**Given text**
|---|

The **imports section** brings in external Python modules (libraries) that provide extra features for your code. Here’s what each one does:

- **csv**  
  [csv documentation](https://docs.python.org/3/library/csv.html)  
  This is a built-in Python module for reading from and writing to CSV (Comma-Separated Values) files. It helps you handle spreadsheet-like data.

- **requests**  
  [requests GitHub repo](https://github.com/psf/requests) | [requests documentation](https://requests.readthedocs.io/)  
  This is a popular third-party library for making HTTP requests (like GET and POST) to web servers and APIs. In this notebook, it’s used to send address data to the ArcGIS geocoding service and get results back.

- **json**  
  [json documentation](https://docs.python.org/3/library/json.html)  
  This is a built-in Python module for working with JSON (JavaScript Object Notation) data. JSON is a common format for sending data between computers, especially over the web.

|---|

**Provided material**
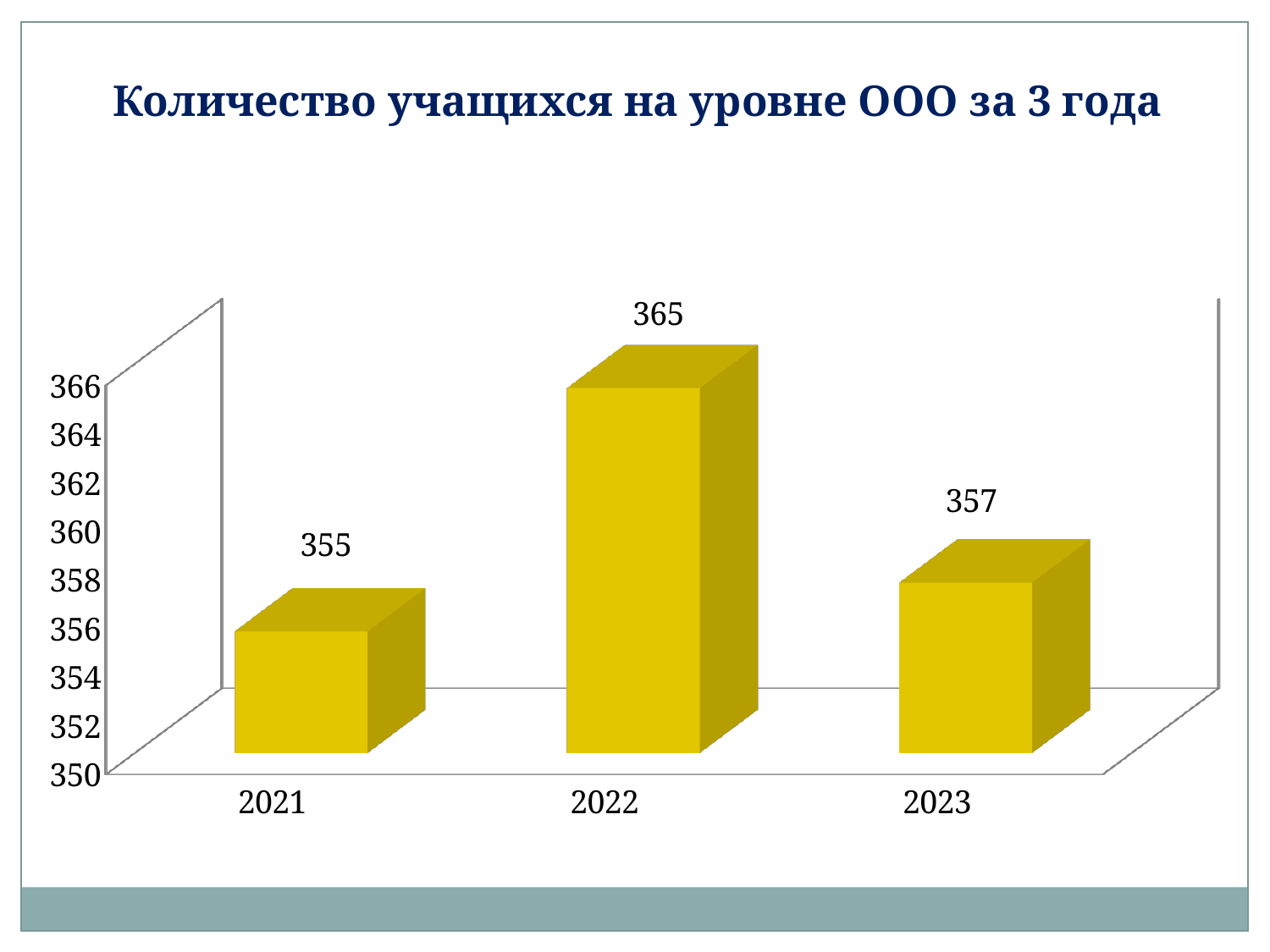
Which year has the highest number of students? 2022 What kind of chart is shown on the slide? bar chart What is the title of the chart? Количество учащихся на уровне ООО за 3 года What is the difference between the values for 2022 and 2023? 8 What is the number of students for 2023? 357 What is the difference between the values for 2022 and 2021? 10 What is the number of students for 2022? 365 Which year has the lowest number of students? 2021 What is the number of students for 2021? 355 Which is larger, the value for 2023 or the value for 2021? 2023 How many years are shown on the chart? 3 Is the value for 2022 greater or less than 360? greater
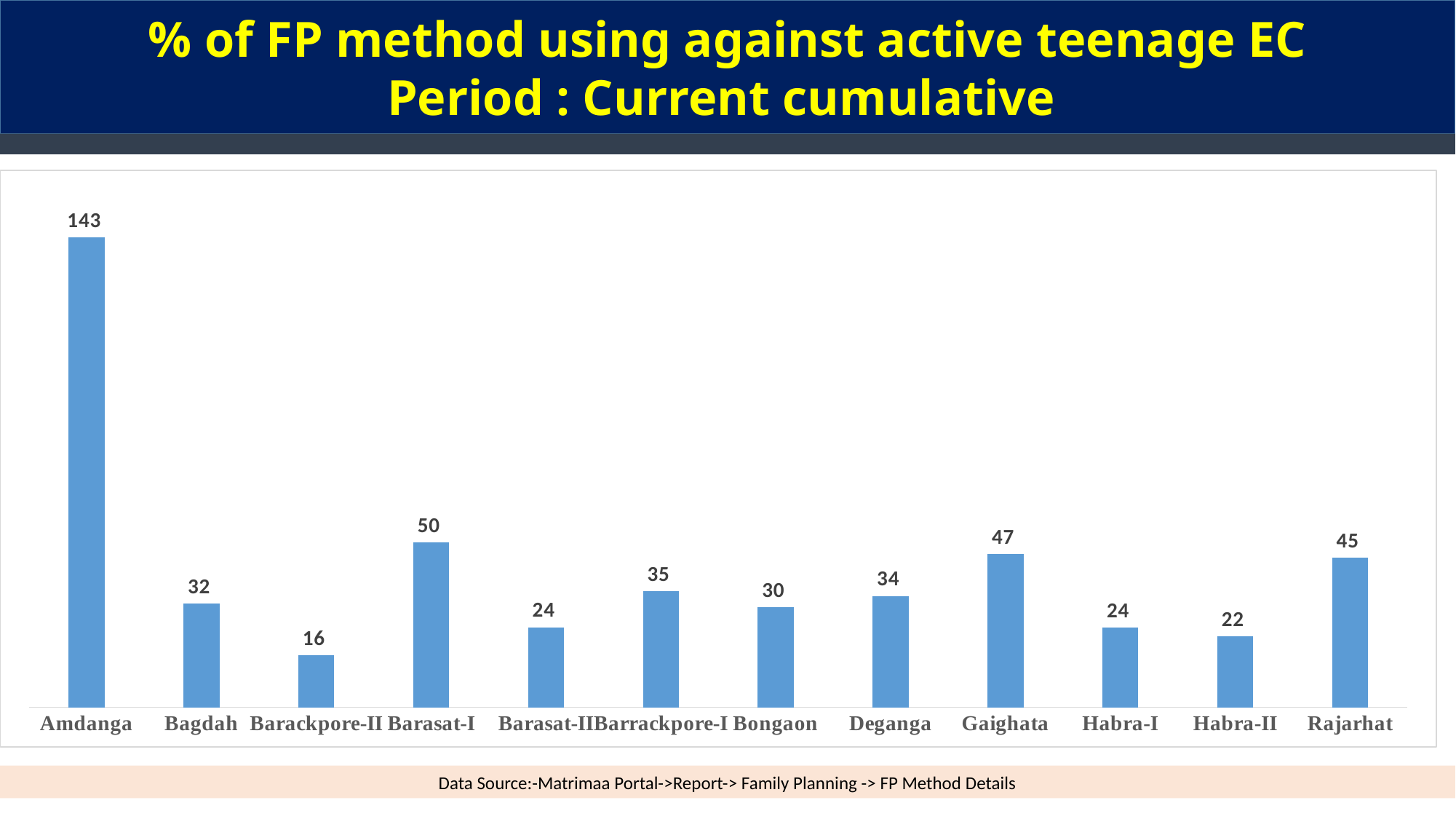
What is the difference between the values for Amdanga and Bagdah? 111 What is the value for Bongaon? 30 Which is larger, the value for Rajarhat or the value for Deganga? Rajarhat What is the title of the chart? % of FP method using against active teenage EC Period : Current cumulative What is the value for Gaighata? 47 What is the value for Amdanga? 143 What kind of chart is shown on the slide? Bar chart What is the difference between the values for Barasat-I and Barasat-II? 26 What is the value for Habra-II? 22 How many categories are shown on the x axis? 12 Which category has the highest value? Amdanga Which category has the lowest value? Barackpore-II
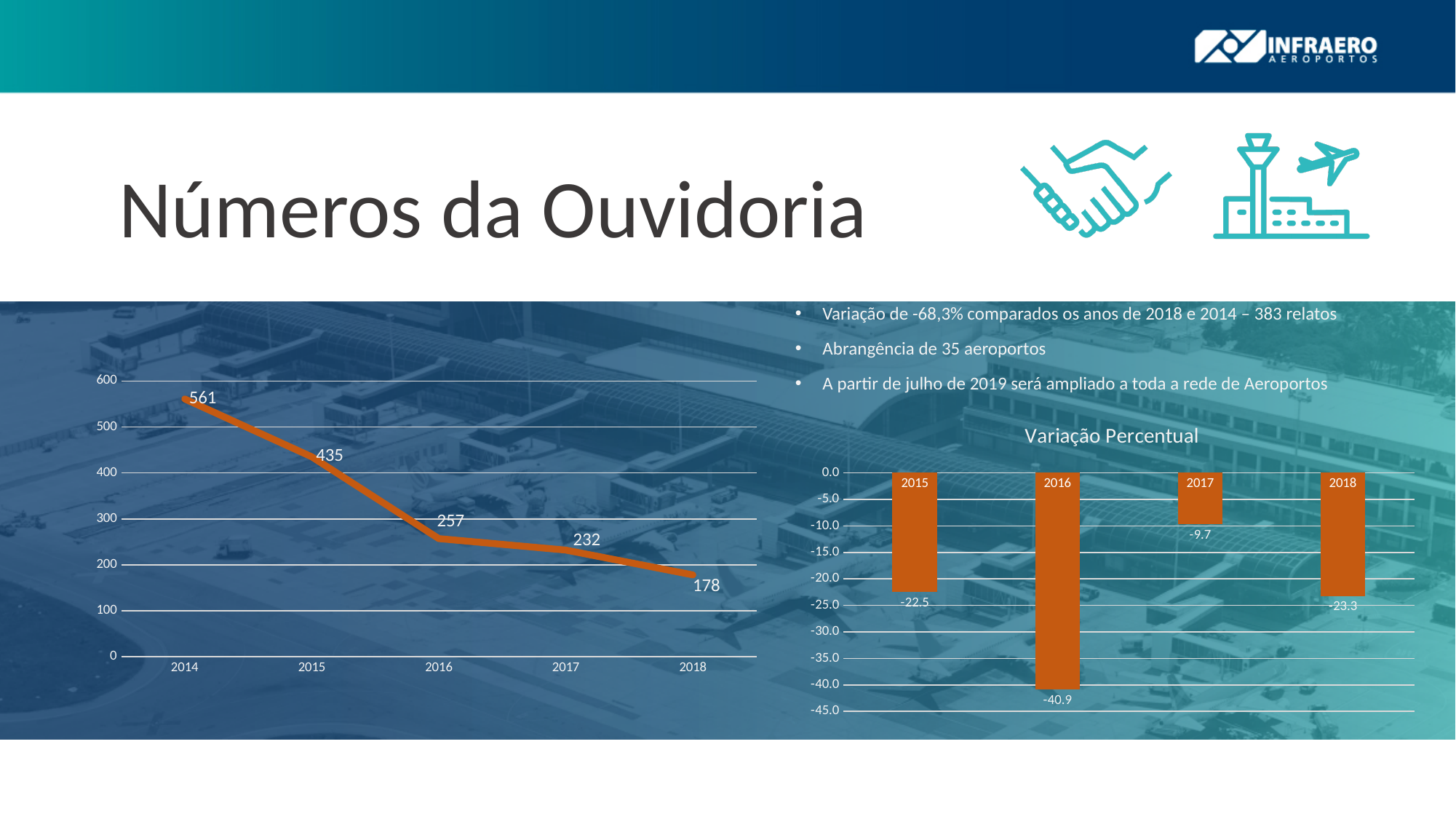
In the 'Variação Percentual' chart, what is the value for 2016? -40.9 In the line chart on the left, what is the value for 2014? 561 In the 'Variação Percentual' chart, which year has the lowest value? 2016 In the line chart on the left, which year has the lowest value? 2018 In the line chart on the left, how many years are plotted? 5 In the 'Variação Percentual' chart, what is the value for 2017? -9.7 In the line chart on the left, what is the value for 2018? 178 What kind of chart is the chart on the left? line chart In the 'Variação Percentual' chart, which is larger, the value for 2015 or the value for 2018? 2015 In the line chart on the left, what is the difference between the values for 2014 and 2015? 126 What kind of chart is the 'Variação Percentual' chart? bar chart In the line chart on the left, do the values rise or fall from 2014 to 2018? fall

|---|

**Activities**
#1 For each statement below, say whether it agrees with the text on Python imports above. Answer yes or no and quote the words from that text that decide it.
(a) The csv module is a third-party library that must be installed separately.
(b) In the notebook, requests is used to send address data to the ArcGIS geocoding service.
(c) The json module is a third-party library.
#2 Pick up the text on Python imports after its final sentence, about JSON, and continue it.

**Responses by task**
#1
(a) No: "This is a built-in Python module for reading from and writing to CSV (Comma-Separated Values) files."
(b) Yes: "In this notebook, it’s used to send address data to the ArcGIS geocoding service and get results back."
(c) No: "This is a built-in Python module for working with JSON (JavaScript Object Notation) data."

#2
- **time**  
  [time documentation](https://docs.python.org/3/library/time.html)  
  This is a built-in Python module for working with time and measuring how long things take. Here, it’s used to track how long the geocoding process takes and estimate how much time is left.

---

**Tip:**  
- Built-in modules like `csv`, `json`, and `time` come with Python, so you don’t need to install anything extra to use them.
- Third-party modules like `requests` need to be installed first (usually with `pip install requests`).

In [None]:
!pip install requests # If necessary, install requests library

In [None]:
import csv      # For reading and writing CSV files (input addresses and output results)
import requests # For making HTTP requests to the ArcGIS geocoding service API
import json     # For encoding/decoding data to/from JSON format (used in API requests/responses)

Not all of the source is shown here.